Qualitative Examination of Correctional Programming for Incarcerated Women
Increase in Incarceration Rates
Over the past 40 years, the incarceration rate for women has surged significantly.
Between 1978 and 2015, the male state prison population increased by 367.0%, whereas the women's population increased by 834.0%.
Justice-involved women often experience higher rates of mental health issues, substance abuse, and caregiving responsibilities compared to men.
Need for Gender-Responsive Programming
Current correctional programming has largely been based on male experiences and needs, neglecting women’s specific issues.
Justice-involved women typically require different services due to lower offending rates, distinct types of offenses, and higher victimization levels.
There is a gap in understanding the perceptions of incarcerated women regarding the correctional programs available to them.
Characteristics of Incarcerated Women
Caregiving Roles
Many incarcerated women are primary caregivers with a significant portion (63,900 in 1991 to 147,400 in 2007) being mothers in prison.

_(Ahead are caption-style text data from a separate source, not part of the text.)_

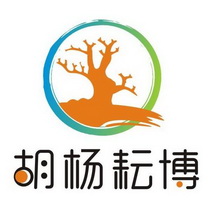 胡杨耘博 商标注册申请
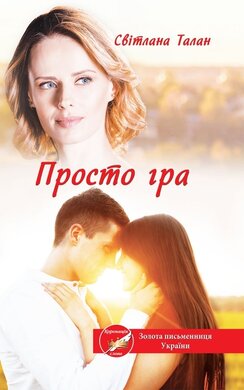 Просто гра - фото книги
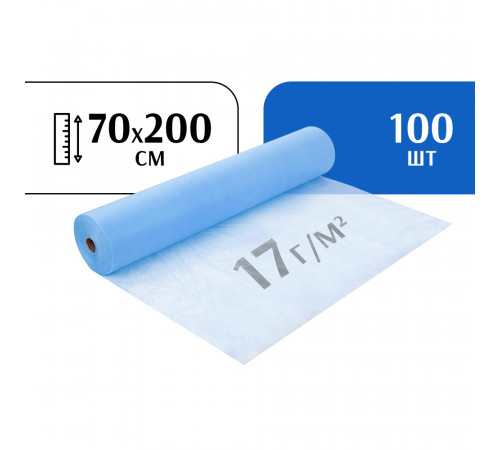 Простыни 70х200см  17г/м2  в рулоне голубой  (100 шт)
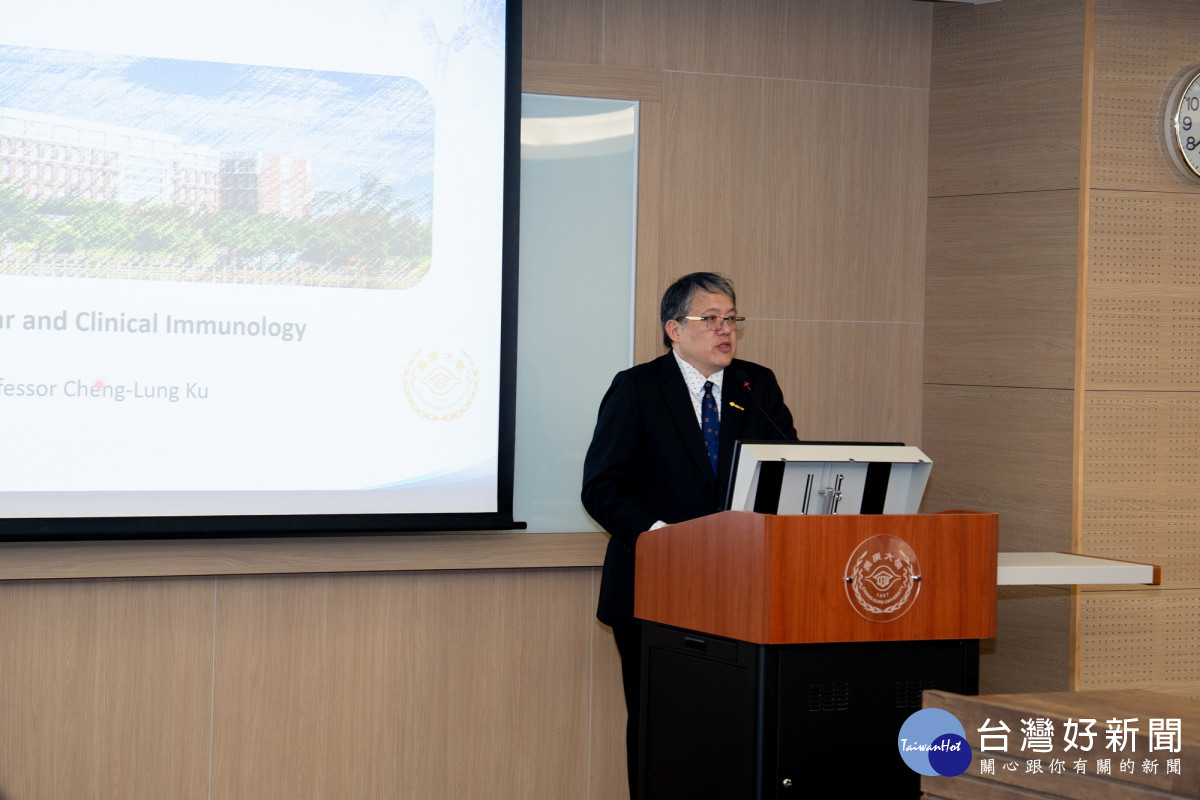 顧正崙主任介紹長庚大學分子及臨床免疫中心研究特色與成果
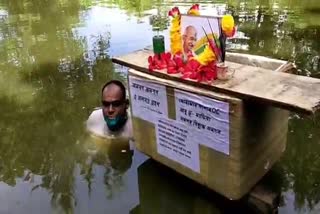 Hojai man protest at pond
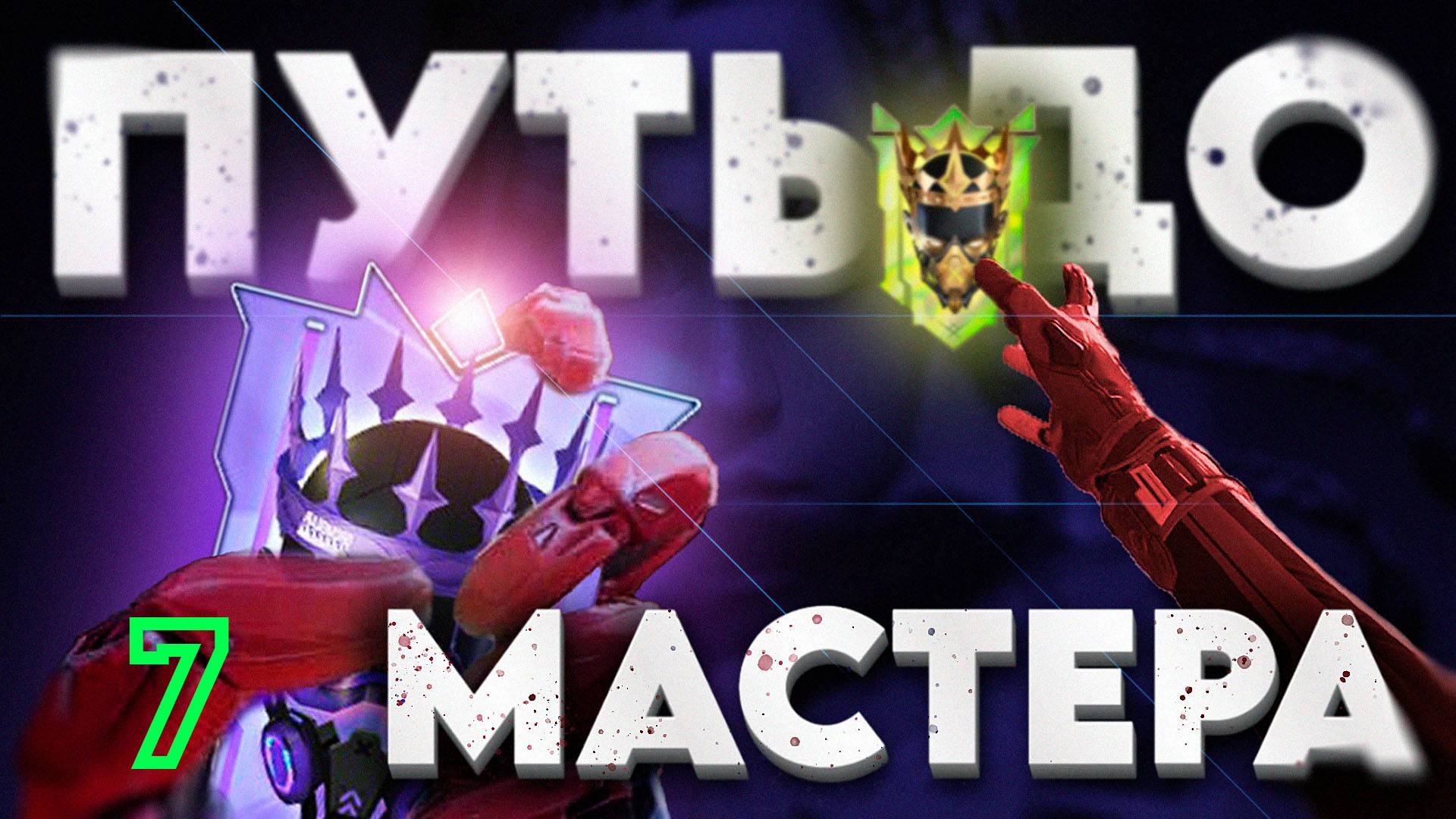 FRAGPUNK ‖ РЕЙТИНГ, ПУТЬ ДО МАСТЕРА #7 смотреть онлайн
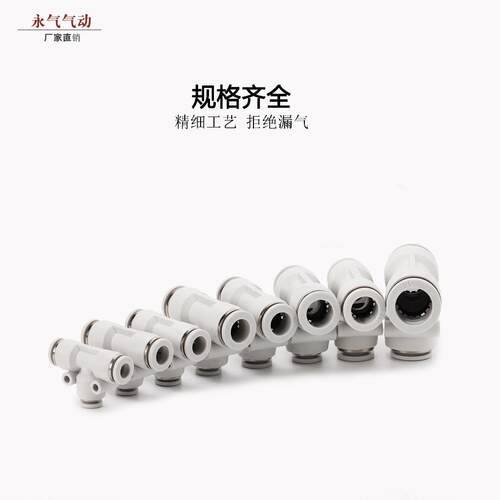 T型G变径三通PE4/8/10/13782塑快插气管接头PE8料气-6 10-8快速接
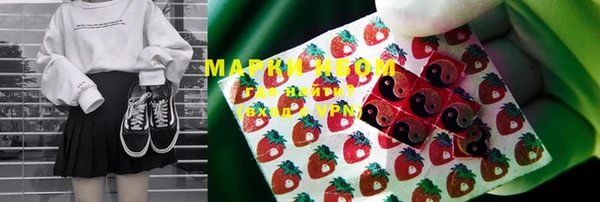 дистиллят марихуана Абдулино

The separation due to incarceration impacts both mothers and their children negatively.
Socioeconomic Status
Incarcerated women often come from low socioeconomic backgrounds, illustrated by low employment (40%) and educational achievements (42% without a high school diploma).
Victimization and Mental Health
High rates of victimization are reported among incarcerated women, with 25% to 71.8% experiencing childhood abuse.
Mental health issues are prevalent, with 73.1% of women having a mental health problem in prison.
Substance Abuse
Approximately 69.2% meet criteria for substance dependence or abuse, often associated with mental health problems.
Effective Programming Outcomes
Treatment programs focusing on gender have been linked to reduced recidivism and improved life outcomes.
Women participating in substance abuse programs saw a 45% decrease in reoffending compared to those who did not.
Women’s Programming Needs
Incarcerated women have expressed the need for programs that include:
Job training and vocational programs to enhance employability upon release.
Mental health counseling to address emotional and psychological issues.
Substance abuse treatment programs focused on individual drug needs.
Family programs that foster connections with children.
Leadership opportunities or program management roles for incarcerated women based on their skills and education levels.
Current Programming Challenges
Several reported issues regarding the accessibility and effectiveness of available programs:
Programs are often incompatible with women’s schedules, overcrowded, or waitlisted.
Lack of information regarding program availability contributes to missed opportunities for participation.
Programs available do not adequately meet the identified gender-specific needs of incarcerated women.
Conclusion
The provision of gender-responsive correctional programming is essential to address unique needs related to mental health, education, and family ties for incarcerated women.
Addressing logistical barriers (like communication and program availability) could enhance participation and efficacy of these programs, ultimately aiding reentry and reducing recidivism.